§ **Text passage**
^^^^^^^^^^^^^^^^
Shazlee says there are four common causes for male impotence. 

The first is pretty natural. With ageing, the flow of blood in our veins tends to reduce.

However, some people experience this at an early age. 

The reduced blood flow could also be a result of hormonal changes or an imbalance.

A third reason is linked to diabetes and high blood pressure which both reduce blood flow in veins or cause blood vessels to narrow.

The fourth and more prevalent reason, according to Dr Shazlee, is psychological. Some men experience performance anxiety. Between 80 and 90 percent of young people suffer from varying levels of a host of similar psychological problems, including depression, anxiety caused by difficult social and economic conditions in our society and stress. 

These issues affect men's sexual performance, according to Dr Shazlee.

He says people work two or three jobs due to their poverty, and physical fatigue, inadequate rest, lack of exercise and poor food can cause male impotence.

A diagnostic image of the procedure for erectile dysfunction

What is a venous leak

Venous leak, the condition X suffered from, is not among the four causes listed above.

Explaining the condition, Shazlee said during an erection the blood enters the reproductive organ naturally and should stay there for a certain period of time.

A natural process largely stops the blood from flowing out towards the heart, and only a very small quantity is sent back.

However, in men experiencing a venous leak, the blood flows back from the penis at the same rate it enters it. This is called a venous leak and it makes it impossible for the patient to perform normally, says Dr Shazlee.

Most men with the problem fail to figure out a possible remedy or find a suitable health practitioner. They fall prey to the advertisements painted on walls by quacks — the 'mardana kamzori ka ilaj' ones. 

"Venous leak is [also] a common issue among young men. It could be resolved using modern methods employed everywhere in the world," says Dr Shazlee.

How is venous leak treated?

"The first step is similar to cardiac angiography of the heart except that the angiography, in this case, is performed on the penis," said the doctor.

"The veins responsible for draining the penis prematurely are closed using a special glue or coil. When the veins are blocked, the blood out-flow slows down and the performance returns to normal. This process is known as Endovascular Embolization of Peri Prostatic Venous Plexus. The processor involves closing veins or varicoceles."
^^^^^^^^^^^^^^^^
§ **Stored data entries**
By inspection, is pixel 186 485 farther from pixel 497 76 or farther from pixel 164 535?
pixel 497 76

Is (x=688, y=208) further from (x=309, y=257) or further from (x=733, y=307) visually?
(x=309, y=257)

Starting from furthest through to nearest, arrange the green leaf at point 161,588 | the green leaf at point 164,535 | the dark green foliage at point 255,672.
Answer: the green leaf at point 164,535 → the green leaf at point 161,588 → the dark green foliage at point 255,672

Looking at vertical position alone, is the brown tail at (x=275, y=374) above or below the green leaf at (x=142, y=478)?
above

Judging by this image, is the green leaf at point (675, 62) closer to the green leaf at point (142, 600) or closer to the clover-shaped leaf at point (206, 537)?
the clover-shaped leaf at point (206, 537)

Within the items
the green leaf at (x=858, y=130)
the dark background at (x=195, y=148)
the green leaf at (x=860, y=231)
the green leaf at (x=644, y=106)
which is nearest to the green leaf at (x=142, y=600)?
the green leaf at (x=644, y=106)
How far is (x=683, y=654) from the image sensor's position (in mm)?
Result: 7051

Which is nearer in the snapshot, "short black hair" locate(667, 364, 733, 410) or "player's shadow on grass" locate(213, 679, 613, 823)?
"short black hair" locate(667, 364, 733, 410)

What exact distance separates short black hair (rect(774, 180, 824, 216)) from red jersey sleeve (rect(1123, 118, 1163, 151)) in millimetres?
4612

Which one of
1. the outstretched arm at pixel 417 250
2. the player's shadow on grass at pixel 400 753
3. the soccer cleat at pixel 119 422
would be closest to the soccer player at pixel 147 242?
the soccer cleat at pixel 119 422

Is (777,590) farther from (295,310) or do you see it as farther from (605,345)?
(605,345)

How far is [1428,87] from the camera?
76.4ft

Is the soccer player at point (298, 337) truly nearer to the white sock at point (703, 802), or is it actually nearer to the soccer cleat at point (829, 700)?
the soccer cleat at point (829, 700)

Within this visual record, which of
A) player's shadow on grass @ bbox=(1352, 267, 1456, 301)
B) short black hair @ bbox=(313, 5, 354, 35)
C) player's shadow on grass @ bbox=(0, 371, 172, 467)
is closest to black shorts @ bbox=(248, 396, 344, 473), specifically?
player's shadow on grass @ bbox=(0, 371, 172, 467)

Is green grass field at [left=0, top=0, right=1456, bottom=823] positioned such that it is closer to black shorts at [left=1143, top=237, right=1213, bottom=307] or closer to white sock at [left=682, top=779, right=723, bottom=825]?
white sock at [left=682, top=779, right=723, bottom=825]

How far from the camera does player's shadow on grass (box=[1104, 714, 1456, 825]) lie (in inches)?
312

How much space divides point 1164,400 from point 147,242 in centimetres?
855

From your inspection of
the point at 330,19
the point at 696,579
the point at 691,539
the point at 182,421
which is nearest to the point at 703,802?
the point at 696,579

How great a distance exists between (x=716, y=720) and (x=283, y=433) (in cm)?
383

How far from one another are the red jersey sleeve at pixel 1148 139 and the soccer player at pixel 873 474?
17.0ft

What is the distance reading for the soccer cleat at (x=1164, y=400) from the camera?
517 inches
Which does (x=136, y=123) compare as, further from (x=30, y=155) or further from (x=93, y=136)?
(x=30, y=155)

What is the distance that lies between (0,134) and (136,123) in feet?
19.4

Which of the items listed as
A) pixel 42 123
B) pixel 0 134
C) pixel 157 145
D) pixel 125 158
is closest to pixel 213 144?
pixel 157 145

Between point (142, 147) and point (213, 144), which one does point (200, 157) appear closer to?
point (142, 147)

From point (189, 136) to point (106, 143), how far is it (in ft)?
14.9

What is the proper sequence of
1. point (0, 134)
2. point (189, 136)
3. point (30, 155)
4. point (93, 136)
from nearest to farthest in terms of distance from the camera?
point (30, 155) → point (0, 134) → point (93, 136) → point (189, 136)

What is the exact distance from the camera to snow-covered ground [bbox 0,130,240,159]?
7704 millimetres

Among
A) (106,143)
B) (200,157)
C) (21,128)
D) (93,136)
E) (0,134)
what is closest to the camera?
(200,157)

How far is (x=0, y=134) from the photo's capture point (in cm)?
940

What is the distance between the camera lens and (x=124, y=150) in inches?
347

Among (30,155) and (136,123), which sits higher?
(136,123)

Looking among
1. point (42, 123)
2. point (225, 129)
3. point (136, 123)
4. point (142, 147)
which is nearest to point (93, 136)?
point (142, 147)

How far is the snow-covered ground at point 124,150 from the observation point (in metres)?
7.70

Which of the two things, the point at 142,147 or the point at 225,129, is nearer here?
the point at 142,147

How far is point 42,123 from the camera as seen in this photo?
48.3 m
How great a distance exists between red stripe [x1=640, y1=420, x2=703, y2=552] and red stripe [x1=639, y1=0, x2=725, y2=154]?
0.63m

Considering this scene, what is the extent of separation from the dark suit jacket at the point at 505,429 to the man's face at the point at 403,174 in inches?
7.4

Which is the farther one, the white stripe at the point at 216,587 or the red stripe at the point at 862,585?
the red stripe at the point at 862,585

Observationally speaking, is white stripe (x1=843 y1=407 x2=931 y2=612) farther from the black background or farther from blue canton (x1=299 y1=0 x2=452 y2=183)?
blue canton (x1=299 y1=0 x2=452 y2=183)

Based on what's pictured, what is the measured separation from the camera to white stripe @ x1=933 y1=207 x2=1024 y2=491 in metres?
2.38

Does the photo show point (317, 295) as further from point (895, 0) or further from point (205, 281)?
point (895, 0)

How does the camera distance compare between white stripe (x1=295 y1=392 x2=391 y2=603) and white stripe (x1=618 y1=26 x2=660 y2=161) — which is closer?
^^^^^^^^^^^^^^^^
§ **Problems to solve**
[a] In the article on male impotence, which of the four causes does Dr Shazlee call the most prevalent?
[b] Using the article on male impotence, explain in one to three sentences why a venous leak keeps a man from performing normally.
[c] Continue the article on male impotence and venous leak from its last sentence.

§ **Results of the exercise**
[a] The psychological cause, such as performance anxiety, is the most prevalent.

[b] Normally, blood enters the organ during an erection and stays for a certain period, with only a very small quantity sent back toward the heart. In a venous leak, the blood flows back out at the same rate it enters. This makes normal performance impossible.

[c]
The procedure itself takes 40 minutes to one hour to complete.

However, it follows a careful diagnosis. 

When X came to Ziauddin hospital he not only faced a physical condition but also experienced psychological issues.

He had gone to several places to seek medical help and had lost hope, almost giving up on the possibility of living a married life.

Dr Kashif Shazlee says some forms of erectile dysfunction are also treated by urologists but the venous leak can only be repaired by an interventional radiologist.

"They [the urologists] prescribe some tests that we also prescribe. In addtional we ask for a psychological examination to asertain if the cause is psychogenic. We also ask them to undergo hormonal evaluation to see if the hormones levels are normal," he said.

If everything is found normal, an doppler ultrasound is performed to confirm that the blood inflow is normal. Only a few major health institutes have the facility to perform this ultrasound.

In the presence of a normal blood inflow, normal hormonal balance, and in the absence of a psychogenic cause, a doctor may conclude that the patient suffers from a venous leak. 

The cost

Shazlee says X was diagnosed with a venous leak and it was the first case in Pakistan in which male impotence was treated using radiological intervention.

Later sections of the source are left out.